Structural properties of sixteen (16) commercial samples of graphene-based materials (GBM) labelled as graphene, graphene oxide or reduced graphene oxide are investigated at room temperature using X-ray diffraction (XRD) and Raman spectroscopy. Based on the observed correlation between the results obtained with these two techniques, these samples are classified into three groups: Group A of seven samples consisting of graphitic nanosheets with evaluated thickness ≃20 nm and exhibiting both the 2H and 3R phases in XRD; Group B of six samples exhibiting XRD spectra characteristic of either graphene oxides (GO) or carbons with some order; and Group C of three samples with XRD spectra characteristic of disordered carbons. The relative intensities and widths of D, G, D', 2D and (D + D') bands in the Raman spectra are equally distinguishable between the samples in groups A, B and C. The width of the D-band is the smallest for Group A samples, intermediate for group B and the largest for group C samples. The intensity ratio I(D)/I(G) of the D and G bands in the Raman spectra of the samples is used to quantify the Raman-active defects whose concentration increases in going from samples in Group A to those in Group C.

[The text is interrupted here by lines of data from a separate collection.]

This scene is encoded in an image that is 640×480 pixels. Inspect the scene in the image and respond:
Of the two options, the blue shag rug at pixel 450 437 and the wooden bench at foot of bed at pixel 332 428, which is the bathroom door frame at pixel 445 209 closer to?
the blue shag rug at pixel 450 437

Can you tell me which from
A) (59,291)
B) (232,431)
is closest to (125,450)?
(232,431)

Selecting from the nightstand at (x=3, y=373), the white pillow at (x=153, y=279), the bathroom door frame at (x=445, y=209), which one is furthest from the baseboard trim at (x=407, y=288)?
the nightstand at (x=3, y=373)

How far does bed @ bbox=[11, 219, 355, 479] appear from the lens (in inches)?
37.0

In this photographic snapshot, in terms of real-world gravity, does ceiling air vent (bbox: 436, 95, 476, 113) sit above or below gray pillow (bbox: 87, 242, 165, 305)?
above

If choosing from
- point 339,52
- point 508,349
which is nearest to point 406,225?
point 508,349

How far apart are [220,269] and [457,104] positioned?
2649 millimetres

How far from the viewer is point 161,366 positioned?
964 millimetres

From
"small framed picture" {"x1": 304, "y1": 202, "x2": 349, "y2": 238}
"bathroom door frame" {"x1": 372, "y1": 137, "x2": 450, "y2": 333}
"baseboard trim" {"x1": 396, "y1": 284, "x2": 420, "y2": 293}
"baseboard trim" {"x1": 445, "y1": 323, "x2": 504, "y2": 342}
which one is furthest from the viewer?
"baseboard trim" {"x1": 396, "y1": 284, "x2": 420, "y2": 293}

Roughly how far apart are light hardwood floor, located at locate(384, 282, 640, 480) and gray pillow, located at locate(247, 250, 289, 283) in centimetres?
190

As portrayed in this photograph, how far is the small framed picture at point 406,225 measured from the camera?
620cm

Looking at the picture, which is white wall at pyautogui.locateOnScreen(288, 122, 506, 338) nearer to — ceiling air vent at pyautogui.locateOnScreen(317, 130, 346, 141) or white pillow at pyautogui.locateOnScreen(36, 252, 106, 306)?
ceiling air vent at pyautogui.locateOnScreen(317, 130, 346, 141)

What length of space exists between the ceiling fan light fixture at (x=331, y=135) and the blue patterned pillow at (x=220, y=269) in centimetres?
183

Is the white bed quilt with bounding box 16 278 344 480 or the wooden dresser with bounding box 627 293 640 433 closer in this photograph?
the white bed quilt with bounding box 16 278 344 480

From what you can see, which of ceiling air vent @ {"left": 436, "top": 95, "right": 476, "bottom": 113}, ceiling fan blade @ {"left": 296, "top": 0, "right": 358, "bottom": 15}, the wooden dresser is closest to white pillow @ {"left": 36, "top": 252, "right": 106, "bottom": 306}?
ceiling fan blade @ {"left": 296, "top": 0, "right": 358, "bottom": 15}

使用X射线衍射(XRD)和拉曼光谱在室温下研究了十六(16)种标记为石墨烯、氧化石墨烯或还原氧化石墨烯的商业石墨烯基材料(GBM)样品的结构特性。基于用这两种技术获得的结果之间观察到的相关性,这些样品被分为三组:A组有七个样品,由评估厚度约为20 nm的石墨纳米片组成,在XRD中呈现2H和3R相;B组有六个样品,呈现出氧化石墨烯(GO)或具有一定有序度的碳的XRD光谱特征;C组有三个样品,具有无序碳的XRD光谱特征。A、B和C组样品的拉曼光谱中D、G、D'、2D和(D + D')带的相对强度和宽度同样可区分。A组样品的D带宽度最小,B组居中,C组样品最大。样品拉曼光谱中D和G带的强度比I(D)/I(G)用于量化拉曼活性缺陷,其浓度从A组样品到C组样品逐渐增加。